Visa and entry requirements Djibouti:
Passport required

German citizens need a visa to enter the Republic of Djibouti, which can be applied for in advance at the Djiboutian embassy in Berlin.
Visa costs: 50/80 euros depending on the duration of the trip

Information from the Foreign Office about your trip to Djibouti:

Djibouti is a small republic in East Africa with almost a million inhabitants. It borders Eritrea in the north, Ethiopia in the west and south and the internationally unrecognized Somali country in the southeast. Yemen is just a few kilometers away on the other side of the Red Sea.
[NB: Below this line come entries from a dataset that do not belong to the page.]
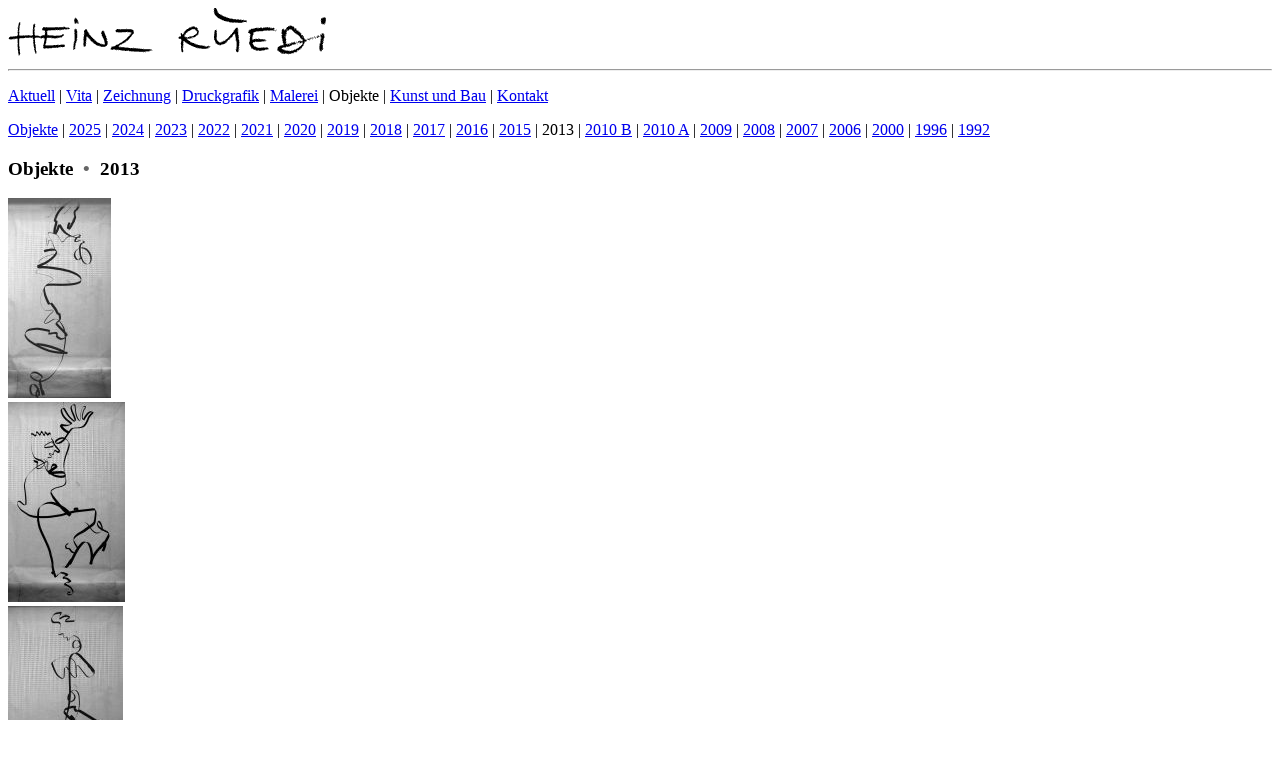

--- FILE ---
content_type: text/html; charset=UTF-8
request_url: https://heinz-rueedi.ch/dsp/dsp_gal.php?c=de,6,5,10,0
body_size: 1192
content:
<!DOCTYPE html>
<html lang="de">
<head prefix="dc: http://purl.org/dc/elements/1.1
    dcterms: http://purl.org/dc/terms">
<meta charset="utf-8">
<meta name="viewport" content="width=device-width, initial-scale=1.0">
<title>Heinz Rüedi : Objekte : 2013</title>

<meta property="dc.title" content="Heinz Rüedi : Objekte : 2013">
<meta property="dc.creator" content="Mathias Knauer">
<meta property="dc.subject" content="K&uuml;nstlerseiten Heinz R&uuml;edi">
<meta property="dc.publisher" content="Heinz R&uuml;edi, Zurich">
<meta property="dc.descripton" content="K&uuml;nstlerseiten Heinz R&uuml;edi">
<meta property="dc.type" content="Text">
<meta property="dc.format" content="text/html">
<meta property="dc.identifier" content="https://heinz-rueedi.ch/dsp/dsp_gal.php?c=de,6,5,10,0">
<meta property="dc.rights" content="2007-2026 Heinz R&uuml;edi, R&uuml;lang/Zurich/Switzerland">
<meta name="author" content="Mathias Knauer, Zurich">
<meta name="copyright" content="attacca programmata 2015-2026">
<meta name="keywords" content="Heinz Rüedi, Künstler, Malerei, Architekt, Architektur, Druckgrafik, Objektkunst, Kunst und Bau, ">
<meta name="robots" content="index, follow">
<meta name="revisit-after" content="30 days">
<link rel="stylesheet" type="text/css" href="../css/../css/hr_all.css?v=67d805d0">
<link rel="shortcut icon" href="favicon.ico">
</head>

<body><a id="top"></a>
<img class="center" src="../img_p/schrift_04.gif" alt="Heinz Ru&uuml;edi">
<hr>
<p id="nav"><a class="nwrap" href="dsp_gal.php?c=de,6,0,0,x">Aktuell</a>&nbsp;| <a class="nwrap" href="dsp_gal.php?c=de,6,1,0,x">Vita</a>&nbsp;| <a class="nwrap" href="dsp_gal.php?c=de,6,2,0,x">Zeichnung</a>&nbsp;| <a class="nwrap" href="dsp_gal.php?c=de,6,3,0,x">Druckgrafik</a>&nbsp;| <a class="nwrap" href="dsp_gal.php?c=de,6,4,0,x">Malerei</a>&nbsp;| <span class="hbl">Objekte</span>&nbsp;| <a class="nwrap" href="dsp_gal.php?c=de,6,6,0,x">Kunst und Bau</a>&nbsp;| <a class="nwrap" href="dsp_gal.php?c=de,6,7,0,x">Kontakt</a></p>
<p id="mnuakt"><a class="nwrap" href="dsp_gal.php?c=de,6,5,0,0">Objekte</a>&nbsp;| <a class="nwrap" href="dsp_gal.php?c=de,6,5,21,0">2025</a>&nbsp;| <a class="nwrap" href="dsp_gal.php?c=de,6,5,20,0">2024</a>&nbsp;| <a class="nwrap" href="dsp_gal.php?c=de,6,5,19,0">2023</a>&nbsp;| <a class="nwrap" href="dsp_gal.php?c=de,6,5,18,0">2022</a>&nbsp;| <a class="nwrap" href="dsp_gal.php?c=de,6,5,17,0">2021</a>&nbsp;| <a class="nwrap" href="dsp_gal.php?c=de,6,5,16,0">2020</a>&nbsp;| <a class="nwrap" href="dsp_gal.php?c=de,6,5,15,0">2019</a>&nbsp;| <a class="nwrap" href="dsp_gal.php?c=de,6,5,14,0">2018</a>&nbsp;| <a class="nwrap" href="dsp_gal.php?c=de,6,5,13,0">2017</a>&nbsp;| <a class="nwrap" href="dsp_gal.php?c=de,6,5,12,0">2016</a>&nbsp;| <a class="nwrap" href="dsp_gal.php?c=de,6,5,11,0">2015</a>&nbsp;| <span class="hbl nwrap">2013</span>&nbsp;| <a class="nwrap" href="dsp_gal.php?c=de,6,5,9,0">2010 B</a>&nbsp;| <a class="nwrap" href="dsp_gal.php?c=de,6,5,8,0">2010 A</a>&nbsp;| <a class="nwrap" href="dsp_gal.php?c=de,6,5,7,0">2009</a>&nbsp;| <a class="nwrap" href="dsp_gal.php?c=de,6,5,6,0">2008</a>&nbsp;| <a class="nwrap" href="dsp_gal.php?c=de,6,5,5,0">2007</a>&nbsp;| <a class="nwrap" href="dsp_gal.php?c=de,6,5,4,0">2006</a>&nbsp;| <a class="nwrap" href="dsp_gal.php?c=de,6,5,3,0">2000</a>&nbsp;| <a class="nwrap" href="dsp_gal.php?c=de,6,5,2,0">1996</a>&nbsp;| <a class="nwrap" href="dsp_gal.php?c=de,6,5,1,0">1992</a> &nbsp;</p>
<h3 class="center">Objekte&nbsp;&nbsp;<span style="color:#666;">&bull;</span>&nbsp;&nbsp;2013  </h3>
<div id="anzblock">
<div class="galblock">


<div class="galobj">
<a href="vs.php?c=de,6,5,10,1,x"><img src="../bilder/13_1100766_tn.jpg?v=51c59621" alt="1-1 = Bild 1" title="Bild vergrößern" width="103" height="200"></a><br>
<div class="smleg"><b></b></div>

</div> <!-- galobj -->


<div class="galobj">
<a href="vs.php?c=de,6,5,10,2,x"><img src="../bilder/13_1100760_tn.jpg?v=51c59621" alt="1-2 = Bild 2" title="Bild vergrößern" width="117" height="200"></a><br>
<div class="smleg"><b></b></div>

</div> <!-- galobj -->


<div class="galobj">
<a href="vs.php?c=de,6,5,10,3,x"><img src="../bilder/13_1100742_tn.jpg?v=51c59621" alt="1-3 = Bild 3" title="Bild vergrößern" width="115" height="200"></a><br>
<div class="smleg"><b></b></div>

</div> <!-- galobj -->

</div><!-- nl -->
<div class="galblock">



</div><!-- .galblock -->
</div><!-- #anzblock -->
<div id="descr"><p>&raquo;T&auml;nzer + T&auml;nzerinnen&laquo;<br>Eisenband-Objekte, freih&auml;ngend und drehend im Luftzug<br>Gr&ouml;sse ca. H 140-210 cm, B 60-70 cm (2013)
<br>&nbsp;</p></div><!-- #descr --><hr><p class="foot">&copy; 2007-2026&nbsp;&nbsp;<a class="px8" href="https://heinz-rueedi.ch">heinz-rueedi.ch</a> <span class="hid">|&nbsp;<a class="px8" href="../impressum.php">Impressum</a>&nbsp;| <a class="px8" href="#top">zum Seitenanfang</a>
</span>
</body>
</html>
Djibouti became independent from France in 1977, so the national language is French as well as Arabic. The official national currency is the Djibouti franc, where 1 euro corresponds to around 205 DJF. However, the US dollar is also welcome in the country.

Djibouti consists mainly of a desert landscape. The country is highly underdeveloped with an unemployment rate of 62%. About half of the population lives in slums.

Due to the special geographical location, several foreign troops are stationed in Djibouti. In addition to the French army, also the military of the USA, Japan, Italy, Germany and China. The international troops' area of responsibility includes, among other things, monitoring shipping traffic from the southern Red Sea via the Gulf of Aden to the Gulf of Oman.

The port city of Djibouti is the capital of the African state of the same name. The city is now connected to Addis Ababa and Ethiopia by railway. Almost 500,000 people live in the capital, half of the country's population.

Djibouti was the 200th country I visited in the world. On my only visit so far in October 2017, I took a city tour lasting several hours. The city is generally very clean by African standards, with mostly asphalted streets, but there are few real sights. Apart from the Hamoudi Mosque, Menelik Square - the city's landmark, Arta Beach, Assal Lake, Day Forest National Park, Khor Ambado Beach and Abbe Lake, there is not much cultural to see there.

Tourism is still in its infancy there, and the corresponding infrastructure is slowly being expanded, especially for transit travelers. Djibouti's landscape is quite beautiful, so the conditions for fishing and diving tourism are certainly met.